Introduction

CMU 15-445/645 (FALL 2021), DATABASE SYSTEMS

course website

online videos

This is a course about designing and implementing database system rather than how to use a database system !

If you want to learn how to develop apps with database, go to other courses.

Project

You will build your own database system over the semester, c++17 is used.

DataBase

Definition

What is a Database ?

Organized collection of inter-related data that models some aspect of the real-world.

What is a Database Management System ?

A software which allow applications to store and analyze infomation in a database.

What is a Data Model ?

A collection of concepts for describing the data in database.

  • Relational
  • Key/Value
  • Graph
  • Matrix

Relational Model

Artist(name,year,country)

name year country
Wu-Tang Clan 1992 USA
Notorious BIG 1992 USA
Ice Cube 1989 USA

Relation

A relation is an unordered set that contain the relationship of attribute that represent the entities

  • name,year,country are attributes used to represent the entity artist

  • N-ary relaion is the same with A table with N columns

  • The whole table, including the attributes, is a relation

Tuple

A set of attribute values(aka domain) in the relation

  • (Wu-Tang Clan,1992,USA) is one tuple

  • NULL is a special value which is a member of every domain

Primary key

A relation’s primary key uniquely identifies a single tuple

  • name is the primary key of relation name, year,country
  • some popular DBS automatic create primary key if user do not define one, for example AUTO_INCREATMENT in MySQL
Foreign key

A foreign key specifies that an attribute from one relation has to map to a tuple in another relation

join table

artist_id and album_id is both foregin key and primary key

DML(Data Manipulate Language)

Methods to store and retrieve information from a database.

Procedural
  • The query specify the strategy DBSM should use to find the result

  • How to retrieve the data, Relational Algebra

Declarative
  • The query specify only what data is wanted and do not kown how to find it

  • What is the data, Relational Calculus

Relational Algebra

Foundamental operations to retrieve and manipulate tuples in a relation, based on the idea of set algebra

  • Each operation takes 1 or more relations as input and produce 1 new relation
  • We can chain operations to compose complex operation

operations

Operations

Predication

$$
\sigma \longrightarrow \text{WHERE}
$$

choose a subset of the tuples from a relation that satisfies a selection predicate.
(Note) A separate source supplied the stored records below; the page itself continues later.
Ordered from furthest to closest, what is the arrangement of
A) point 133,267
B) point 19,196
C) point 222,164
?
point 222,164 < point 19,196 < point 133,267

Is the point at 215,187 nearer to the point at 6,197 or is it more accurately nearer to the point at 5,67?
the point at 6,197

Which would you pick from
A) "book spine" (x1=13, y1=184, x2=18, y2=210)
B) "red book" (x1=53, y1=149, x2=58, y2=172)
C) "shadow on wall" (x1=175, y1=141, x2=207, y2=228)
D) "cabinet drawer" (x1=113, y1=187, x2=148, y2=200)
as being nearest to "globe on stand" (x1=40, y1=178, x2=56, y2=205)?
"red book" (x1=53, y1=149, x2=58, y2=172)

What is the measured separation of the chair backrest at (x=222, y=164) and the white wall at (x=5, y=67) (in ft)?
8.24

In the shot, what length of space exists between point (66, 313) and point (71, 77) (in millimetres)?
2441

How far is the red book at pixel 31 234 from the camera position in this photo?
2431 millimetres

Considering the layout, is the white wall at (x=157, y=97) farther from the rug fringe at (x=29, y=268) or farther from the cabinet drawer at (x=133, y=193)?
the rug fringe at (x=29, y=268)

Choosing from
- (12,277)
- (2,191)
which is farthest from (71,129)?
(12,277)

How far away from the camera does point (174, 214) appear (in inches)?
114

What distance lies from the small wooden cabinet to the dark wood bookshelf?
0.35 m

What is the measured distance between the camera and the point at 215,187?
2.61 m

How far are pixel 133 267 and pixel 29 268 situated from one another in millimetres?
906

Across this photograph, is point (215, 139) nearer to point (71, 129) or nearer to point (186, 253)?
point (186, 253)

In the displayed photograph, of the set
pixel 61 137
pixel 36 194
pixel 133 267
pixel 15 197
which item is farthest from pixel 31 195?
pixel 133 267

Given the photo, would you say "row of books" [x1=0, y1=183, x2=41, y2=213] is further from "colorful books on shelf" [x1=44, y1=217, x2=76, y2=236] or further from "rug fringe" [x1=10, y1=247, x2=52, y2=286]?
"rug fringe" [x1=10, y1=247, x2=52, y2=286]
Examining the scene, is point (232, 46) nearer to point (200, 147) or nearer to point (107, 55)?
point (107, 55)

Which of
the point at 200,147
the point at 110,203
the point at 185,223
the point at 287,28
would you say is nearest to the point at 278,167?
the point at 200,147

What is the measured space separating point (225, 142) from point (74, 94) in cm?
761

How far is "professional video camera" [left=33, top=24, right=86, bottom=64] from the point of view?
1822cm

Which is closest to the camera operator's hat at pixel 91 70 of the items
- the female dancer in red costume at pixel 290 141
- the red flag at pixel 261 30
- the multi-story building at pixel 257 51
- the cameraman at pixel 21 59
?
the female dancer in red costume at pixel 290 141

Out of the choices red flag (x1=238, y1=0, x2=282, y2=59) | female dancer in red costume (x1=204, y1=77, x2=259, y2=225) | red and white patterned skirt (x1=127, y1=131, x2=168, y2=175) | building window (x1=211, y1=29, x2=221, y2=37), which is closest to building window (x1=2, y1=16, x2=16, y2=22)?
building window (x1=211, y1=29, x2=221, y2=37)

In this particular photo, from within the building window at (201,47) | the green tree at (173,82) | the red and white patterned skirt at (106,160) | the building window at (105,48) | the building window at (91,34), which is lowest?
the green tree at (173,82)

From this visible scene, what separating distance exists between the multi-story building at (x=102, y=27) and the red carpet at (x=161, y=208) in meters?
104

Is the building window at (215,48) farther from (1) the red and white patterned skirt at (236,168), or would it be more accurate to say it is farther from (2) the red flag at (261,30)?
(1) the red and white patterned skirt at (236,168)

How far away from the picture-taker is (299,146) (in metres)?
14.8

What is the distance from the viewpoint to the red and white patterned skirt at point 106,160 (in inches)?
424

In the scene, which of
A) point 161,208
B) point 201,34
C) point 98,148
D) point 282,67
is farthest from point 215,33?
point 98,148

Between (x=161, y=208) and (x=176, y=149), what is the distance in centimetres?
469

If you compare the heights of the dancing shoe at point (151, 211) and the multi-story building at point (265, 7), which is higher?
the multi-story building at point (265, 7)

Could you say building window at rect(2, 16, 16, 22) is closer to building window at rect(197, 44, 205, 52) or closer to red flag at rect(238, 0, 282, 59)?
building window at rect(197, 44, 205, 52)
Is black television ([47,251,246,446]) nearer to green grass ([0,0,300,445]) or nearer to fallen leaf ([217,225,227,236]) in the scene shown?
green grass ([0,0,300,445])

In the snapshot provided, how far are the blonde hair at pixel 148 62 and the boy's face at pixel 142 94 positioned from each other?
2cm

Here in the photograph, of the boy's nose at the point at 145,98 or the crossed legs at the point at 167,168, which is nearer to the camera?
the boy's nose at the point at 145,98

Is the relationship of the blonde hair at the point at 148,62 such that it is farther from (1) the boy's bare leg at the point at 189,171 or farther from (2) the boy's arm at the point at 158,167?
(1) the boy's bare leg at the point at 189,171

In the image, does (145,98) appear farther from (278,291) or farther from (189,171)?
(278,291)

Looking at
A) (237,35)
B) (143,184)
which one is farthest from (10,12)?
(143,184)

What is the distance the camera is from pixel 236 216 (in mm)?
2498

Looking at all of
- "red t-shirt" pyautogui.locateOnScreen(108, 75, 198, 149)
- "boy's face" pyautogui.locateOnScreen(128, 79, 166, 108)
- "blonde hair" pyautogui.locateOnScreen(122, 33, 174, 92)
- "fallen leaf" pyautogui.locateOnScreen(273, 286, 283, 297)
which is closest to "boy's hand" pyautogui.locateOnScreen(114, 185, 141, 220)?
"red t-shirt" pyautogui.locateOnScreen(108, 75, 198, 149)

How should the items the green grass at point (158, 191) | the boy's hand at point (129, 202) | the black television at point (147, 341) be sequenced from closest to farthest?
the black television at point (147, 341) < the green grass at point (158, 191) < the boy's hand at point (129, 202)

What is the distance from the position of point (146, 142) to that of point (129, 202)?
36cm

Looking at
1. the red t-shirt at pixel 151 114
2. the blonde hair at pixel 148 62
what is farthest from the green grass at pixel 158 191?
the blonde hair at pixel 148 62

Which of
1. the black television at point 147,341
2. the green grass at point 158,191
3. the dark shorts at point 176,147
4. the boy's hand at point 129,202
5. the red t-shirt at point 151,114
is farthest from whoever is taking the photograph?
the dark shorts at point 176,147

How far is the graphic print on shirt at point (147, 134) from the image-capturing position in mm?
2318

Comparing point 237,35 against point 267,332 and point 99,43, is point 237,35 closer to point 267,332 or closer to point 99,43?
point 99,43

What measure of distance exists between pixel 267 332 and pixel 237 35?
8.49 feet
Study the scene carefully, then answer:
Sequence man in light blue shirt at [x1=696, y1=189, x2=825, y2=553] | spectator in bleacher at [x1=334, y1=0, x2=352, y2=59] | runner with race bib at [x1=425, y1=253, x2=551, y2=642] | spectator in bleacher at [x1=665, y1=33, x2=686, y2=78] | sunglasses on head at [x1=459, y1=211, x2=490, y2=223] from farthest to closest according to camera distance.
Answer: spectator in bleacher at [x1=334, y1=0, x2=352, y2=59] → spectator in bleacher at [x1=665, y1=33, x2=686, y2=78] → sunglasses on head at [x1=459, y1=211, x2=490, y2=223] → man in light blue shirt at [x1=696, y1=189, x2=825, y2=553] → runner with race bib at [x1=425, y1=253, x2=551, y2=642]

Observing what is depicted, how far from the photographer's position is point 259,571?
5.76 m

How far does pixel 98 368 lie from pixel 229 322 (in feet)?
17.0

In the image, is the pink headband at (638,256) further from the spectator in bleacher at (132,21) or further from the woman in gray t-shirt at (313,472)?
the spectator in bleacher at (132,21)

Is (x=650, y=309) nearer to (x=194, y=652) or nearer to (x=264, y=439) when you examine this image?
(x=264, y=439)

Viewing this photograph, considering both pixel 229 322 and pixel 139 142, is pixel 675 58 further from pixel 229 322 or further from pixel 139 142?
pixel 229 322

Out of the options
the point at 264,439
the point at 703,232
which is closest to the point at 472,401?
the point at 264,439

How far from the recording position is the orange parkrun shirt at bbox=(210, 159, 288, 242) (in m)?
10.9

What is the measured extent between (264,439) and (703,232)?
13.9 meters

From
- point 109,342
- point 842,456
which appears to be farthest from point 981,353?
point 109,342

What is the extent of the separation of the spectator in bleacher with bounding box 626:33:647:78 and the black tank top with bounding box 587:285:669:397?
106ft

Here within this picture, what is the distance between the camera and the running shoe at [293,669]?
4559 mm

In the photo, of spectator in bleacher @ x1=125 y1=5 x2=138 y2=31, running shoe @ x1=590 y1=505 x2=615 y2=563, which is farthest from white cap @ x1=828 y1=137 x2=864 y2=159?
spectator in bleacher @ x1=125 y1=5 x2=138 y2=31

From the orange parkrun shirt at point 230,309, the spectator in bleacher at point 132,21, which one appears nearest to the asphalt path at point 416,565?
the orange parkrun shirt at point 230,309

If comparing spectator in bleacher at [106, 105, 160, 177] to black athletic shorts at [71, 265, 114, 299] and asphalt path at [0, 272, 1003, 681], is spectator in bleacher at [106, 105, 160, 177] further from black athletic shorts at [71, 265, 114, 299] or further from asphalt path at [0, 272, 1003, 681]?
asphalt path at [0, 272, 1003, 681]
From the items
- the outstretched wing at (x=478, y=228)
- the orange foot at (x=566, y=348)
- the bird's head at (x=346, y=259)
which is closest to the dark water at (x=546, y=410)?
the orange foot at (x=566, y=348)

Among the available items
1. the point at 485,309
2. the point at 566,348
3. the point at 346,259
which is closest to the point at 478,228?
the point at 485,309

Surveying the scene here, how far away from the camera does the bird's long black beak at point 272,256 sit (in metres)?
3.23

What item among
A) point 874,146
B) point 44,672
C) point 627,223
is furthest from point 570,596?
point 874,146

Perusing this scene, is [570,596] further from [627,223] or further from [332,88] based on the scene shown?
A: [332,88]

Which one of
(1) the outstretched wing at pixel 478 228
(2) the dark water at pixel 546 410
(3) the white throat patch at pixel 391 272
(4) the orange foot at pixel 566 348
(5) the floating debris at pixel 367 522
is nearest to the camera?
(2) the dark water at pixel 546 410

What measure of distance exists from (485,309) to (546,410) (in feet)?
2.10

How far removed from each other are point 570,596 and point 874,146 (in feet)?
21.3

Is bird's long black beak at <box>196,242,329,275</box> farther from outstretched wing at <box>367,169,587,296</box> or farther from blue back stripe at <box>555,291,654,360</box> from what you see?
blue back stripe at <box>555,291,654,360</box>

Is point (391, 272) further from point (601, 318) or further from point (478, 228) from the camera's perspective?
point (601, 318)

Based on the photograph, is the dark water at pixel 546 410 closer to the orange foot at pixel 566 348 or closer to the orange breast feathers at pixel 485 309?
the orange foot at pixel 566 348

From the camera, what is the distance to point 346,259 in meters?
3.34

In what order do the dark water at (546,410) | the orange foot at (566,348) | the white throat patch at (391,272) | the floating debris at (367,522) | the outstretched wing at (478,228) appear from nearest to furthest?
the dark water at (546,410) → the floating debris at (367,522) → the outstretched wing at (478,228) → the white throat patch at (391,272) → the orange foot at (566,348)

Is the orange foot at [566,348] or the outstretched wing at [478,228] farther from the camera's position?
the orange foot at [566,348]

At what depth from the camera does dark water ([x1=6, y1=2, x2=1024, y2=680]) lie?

  • Predication acts as a filter to retain only tuples that fulfills its qualifying requirement
  • Can combine multiple predicates using conjunction/disjunction

predicate

1
SELECT * FROM R WHERE a_id='a2';

Projection

$$
\pi \longrightarrow \text{SELECT}
$$

generate a relation with tuples that contains only the specified attributes

  • can rearrage the order of attributes
  • can manipulate the values

projections

1
SELECT b_id-100,a_id FROM R WHERE a_id ='a2';

Union

same with set union

union

Intersection

same with set intersection

intersection

Difference

same with set difference

difference

Product

generate a relation that contain all possible combinations of tuples from the input relations

product

Join

$$
\Join
$$

generate a realtion that contains all tuples that are a combination of two tuples(one from each input relation) with a common value for one or more attributes

join